Work to be completed
Where the records below reach the line containing "Комплект мотор колесо, Electric", start transcribing, and end with the line containing "DD Free Dish", exactly and with nothing else added.
Task inputs Block Start
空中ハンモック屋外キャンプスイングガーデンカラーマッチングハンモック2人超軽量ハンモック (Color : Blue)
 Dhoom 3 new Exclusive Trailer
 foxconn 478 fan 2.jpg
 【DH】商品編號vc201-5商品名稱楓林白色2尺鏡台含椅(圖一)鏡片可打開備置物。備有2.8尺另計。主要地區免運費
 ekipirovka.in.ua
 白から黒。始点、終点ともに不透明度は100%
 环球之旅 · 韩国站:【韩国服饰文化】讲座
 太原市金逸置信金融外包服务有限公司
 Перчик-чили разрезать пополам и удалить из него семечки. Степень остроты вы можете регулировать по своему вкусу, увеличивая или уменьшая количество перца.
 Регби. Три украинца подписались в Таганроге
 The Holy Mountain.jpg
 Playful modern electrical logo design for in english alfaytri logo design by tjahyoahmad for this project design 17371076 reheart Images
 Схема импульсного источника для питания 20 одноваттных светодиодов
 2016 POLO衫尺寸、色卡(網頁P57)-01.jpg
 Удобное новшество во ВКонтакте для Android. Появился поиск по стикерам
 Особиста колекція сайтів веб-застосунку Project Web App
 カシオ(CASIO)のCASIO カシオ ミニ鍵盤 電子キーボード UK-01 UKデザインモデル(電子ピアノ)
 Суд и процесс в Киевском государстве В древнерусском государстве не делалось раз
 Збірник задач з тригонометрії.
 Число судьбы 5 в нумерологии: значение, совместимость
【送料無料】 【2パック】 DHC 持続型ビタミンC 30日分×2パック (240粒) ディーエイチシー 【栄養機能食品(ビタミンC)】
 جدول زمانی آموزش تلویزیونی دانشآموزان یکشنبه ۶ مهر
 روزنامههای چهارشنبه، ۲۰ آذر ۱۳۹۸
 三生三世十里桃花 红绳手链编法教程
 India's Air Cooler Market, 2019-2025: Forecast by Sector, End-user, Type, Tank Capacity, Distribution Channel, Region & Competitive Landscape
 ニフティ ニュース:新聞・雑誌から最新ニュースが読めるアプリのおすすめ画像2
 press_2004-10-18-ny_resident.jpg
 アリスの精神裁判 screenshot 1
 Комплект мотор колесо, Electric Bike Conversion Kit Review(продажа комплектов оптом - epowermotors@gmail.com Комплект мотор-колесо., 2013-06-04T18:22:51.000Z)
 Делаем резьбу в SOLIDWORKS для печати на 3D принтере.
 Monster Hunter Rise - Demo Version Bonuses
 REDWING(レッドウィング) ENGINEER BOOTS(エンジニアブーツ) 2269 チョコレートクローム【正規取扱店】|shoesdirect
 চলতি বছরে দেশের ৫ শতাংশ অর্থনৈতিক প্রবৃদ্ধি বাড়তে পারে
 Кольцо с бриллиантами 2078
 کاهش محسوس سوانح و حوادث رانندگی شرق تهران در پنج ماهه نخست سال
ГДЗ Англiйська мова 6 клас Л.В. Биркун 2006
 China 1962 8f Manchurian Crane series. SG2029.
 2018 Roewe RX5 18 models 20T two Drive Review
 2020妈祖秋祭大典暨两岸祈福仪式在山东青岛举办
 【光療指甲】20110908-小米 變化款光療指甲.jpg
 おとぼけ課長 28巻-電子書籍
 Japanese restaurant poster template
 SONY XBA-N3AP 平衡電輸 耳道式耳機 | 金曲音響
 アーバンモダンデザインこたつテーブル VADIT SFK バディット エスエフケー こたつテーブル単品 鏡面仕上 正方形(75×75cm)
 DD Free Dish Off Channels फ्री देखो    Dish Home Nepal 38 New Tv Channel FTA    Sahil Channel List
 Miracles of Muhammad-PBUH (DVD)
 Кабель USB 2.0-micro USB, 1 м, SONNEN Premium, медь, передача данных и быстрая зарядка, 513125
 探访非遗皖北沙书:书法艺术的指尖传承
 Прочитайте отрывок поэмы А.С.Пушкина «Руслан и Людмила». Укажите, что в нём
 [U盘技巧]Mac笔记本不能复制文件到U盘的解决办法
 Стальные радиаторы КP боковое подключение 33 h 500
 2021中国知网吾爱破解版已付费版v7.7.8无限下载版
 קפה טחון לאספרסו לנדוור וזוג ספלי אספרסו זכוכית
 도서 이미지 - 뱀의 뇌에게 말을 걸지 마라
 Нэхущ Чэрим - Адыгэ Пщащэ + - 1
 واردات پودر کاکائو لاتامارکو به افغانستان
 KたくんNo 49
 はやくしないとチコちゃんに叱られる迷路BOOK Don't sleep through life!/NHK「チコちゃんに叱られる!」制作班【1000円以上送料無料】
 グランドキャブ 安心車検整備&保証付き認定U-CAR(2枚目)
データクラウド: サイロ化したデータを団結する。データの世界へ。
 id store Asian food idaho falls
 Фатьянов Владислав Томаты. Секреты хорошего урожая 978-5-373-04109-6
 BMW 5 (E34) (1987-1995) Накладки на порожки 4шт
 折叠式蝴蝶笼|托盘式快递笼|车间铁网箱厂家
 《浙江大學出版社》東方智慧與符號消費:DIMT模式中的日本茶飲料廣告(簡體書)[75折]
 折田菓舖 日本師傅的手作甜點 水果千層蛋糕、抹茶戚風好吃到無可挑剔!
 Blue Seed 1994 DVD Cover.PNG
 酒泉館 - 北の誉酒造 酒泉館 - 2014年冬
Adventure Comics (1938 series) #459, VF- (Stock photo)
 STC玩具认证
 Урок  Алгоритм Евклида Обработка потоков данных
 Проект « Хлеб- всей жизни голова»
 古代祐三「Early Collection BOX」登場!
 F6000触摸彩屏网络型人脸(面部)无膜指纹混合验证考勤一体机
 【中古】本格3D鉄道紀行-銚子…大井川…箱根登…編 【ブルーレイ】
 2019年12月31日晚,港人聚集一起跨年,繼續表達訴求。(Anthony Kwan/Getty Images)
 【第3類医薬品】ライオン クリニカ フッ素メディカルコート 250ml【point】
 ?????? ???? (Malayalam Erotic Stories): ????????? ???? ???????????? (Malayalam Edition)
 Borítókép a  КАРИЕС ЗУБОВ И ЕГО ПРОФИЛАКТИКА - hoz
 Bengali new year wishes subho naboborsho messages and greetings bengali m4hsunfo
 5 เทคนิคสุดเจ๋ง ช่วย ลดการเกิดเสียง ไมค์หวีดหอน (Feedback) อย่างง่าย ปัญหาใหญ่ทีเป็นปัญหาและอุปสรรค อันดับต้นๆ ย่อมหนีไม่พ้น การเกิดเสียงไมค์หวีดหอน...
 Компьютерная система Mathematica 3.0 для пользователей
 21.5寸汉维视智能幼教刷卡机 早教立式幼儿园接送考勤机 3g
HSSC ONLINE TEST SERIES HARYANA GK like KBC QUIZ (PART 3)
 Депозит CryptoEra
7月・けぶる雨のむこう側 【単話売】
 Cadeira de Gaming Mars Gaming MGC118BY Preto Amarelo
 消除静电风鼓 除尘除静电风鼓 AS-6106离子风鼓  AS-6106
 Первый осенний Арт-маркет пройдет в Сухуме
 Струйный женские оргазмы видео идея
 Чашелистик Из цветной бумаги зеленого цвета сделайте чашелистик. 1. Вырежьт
Task inputs Block End
Result of the task
 Комплект мотор колесо, Electric Bike Conversion Kit Review(продажа комплектов оптом - epowermotors@gmail.com Комплект мотор-колесо., 2013-06-04T18:22:51.000Z)
 Делаем резьбу в SOLIDWORKS для печати на 3D принтере.
 Monster Hunter Rise - Demo Version Bonuses
 REDWING(レッドウィング) ENGINEER BOOTS(エンジニアブーツ) 2269 チョコレートクローム【正規取扱店】|shoesdirect
 চলতি বছরে দেশের ৫ শতাংশ অর্থনৈতিক প্রবৃদ্ধি বাড়তে পারে
 Кольцо с бриллиантами 2078
 کاهش محسوس سوانح و حوادث رانندگی شرق تهران در پنج ماهه نخست سال
ГДЗ Англiйська мова 6 клас Л.В. Биркун 2006
 China 1962 8f Manchurian Crane series. SG2029.
 2018 Roewe RX5 18 models 20T two Drive Review
 2020妈祖秋祭大典暨两岸祈福仪式在山东青岛举办
 【光療指甲】20110908-小米 變化款光療指甲.jpg
 おとぼけ課長 28巻-電子書籍
 Japanese restaurant poster template
 SONY XBA-N3AP 平衡電輸 耳道式耳機 | 金曲音響
 アーバンモダンデザインこたつテーブル VADIT SFK バディット エスエフケー こたつテーブル単品 鏡面仕上 正方形(75×75cm)
 DD Free Dish Off Channels फ्री देखो    Dish Home Nepal 38 New Tv Channel FTA    Sahil Channel List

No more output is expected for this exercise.